Kenya’s Education Secretary Fred Matiang’i has ordered the cancellation of the college entrance exam results of 5,000 students. The government also announced the sacking of a number of top Kenya National Examination Council (KNEC) officials, who could also face criminal charges for their alleged roles in the scandal.
Although that’s the right response from the government, it is superficial and will do little to remedy what is a broken and outdated system of education. If President Uhuru Kenyatta and his government are serious about reforming education, they have to go deeper than cancelling results and prosecuting KNEC officials.
Kenya’s education system needs a serious — and urgent — overhaul. It’s a pity that we are still running on a system inherited from the British. That system was only meant to teach Africans enough to work in low-level administrative jobs in the colonial administration.
It is also flawed because it uses standardized national examinations as the sole yardstick of measuring how intelligent one is. Students spend a majority of their school years preparing for exams, instead of learning how to solve real-life problems. As a result, we have a country with highly educated people who aren’t capable of applying what they learned in school.
Kenyan universities also use the exam as the sole indicator of how successful a student will be. The higher you score, the more likely you are to gain admission to a top university.
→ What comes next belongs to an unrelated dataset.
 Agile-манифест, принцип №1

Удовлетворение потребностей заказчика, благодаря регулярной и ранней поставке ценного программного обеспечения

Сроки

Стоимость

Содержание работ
But the main reason students cheat is that the threshold for gaining admission to public universities is set so high that — due to the poor state of most schools — it’s impossible for a most students to attain.
Like elsewhere in Africa, university education is highly valued in Kenya. Students who don’t qualify for admission ate seen as failures, who have no right to complain about unemployment. In 1992, I was one of those students.
I scored averagely in the exam, but not good enough to be admitted to a university. Failing made me think that I wasn’t capable of achieving academic excellence. I might have continued to believe that if I hadn’t left Kenya for the United States.
In the United States, I was surprised to be told that — like many Africans — I was an exceptional university student. I went from a being really horrible student in Kenya to a top student and even went to graduate school at the University of California, Berkeley. Since I graduated from there many years ago, I have been thinking hard about my unlikely academic excellence. How did I go from that poor Kenyan high school student to excel in graduate school in one of the most distinguished universities in the world?
The answer is that I was never a bad student. I worked hard and managed to pass the national exam, even though I had attended a school that was something of cross between a school and a jail.
I did not fail. Kenya’s bureaucratic system failed me.
In the year I took the college entrance exam, Kenya had only four public universities serving a nation of 30 million people. Instead of the government building new universities to accommodate more students, they raised the bar so high that I became a loser. That continues today, and it’s why students are willing to cheat.
But it’s highly likely that the students who had their results canceled were not loafers who spent their school days goofing around. It’s possible that they are hard-working students who, like me, were cheated by the bureaucratic education system. They might have cheated because they knew that they are good enough to succeed in a university setting.
All they might have been attempting to do was get a little boost to meet that minimum requirement for a university admission.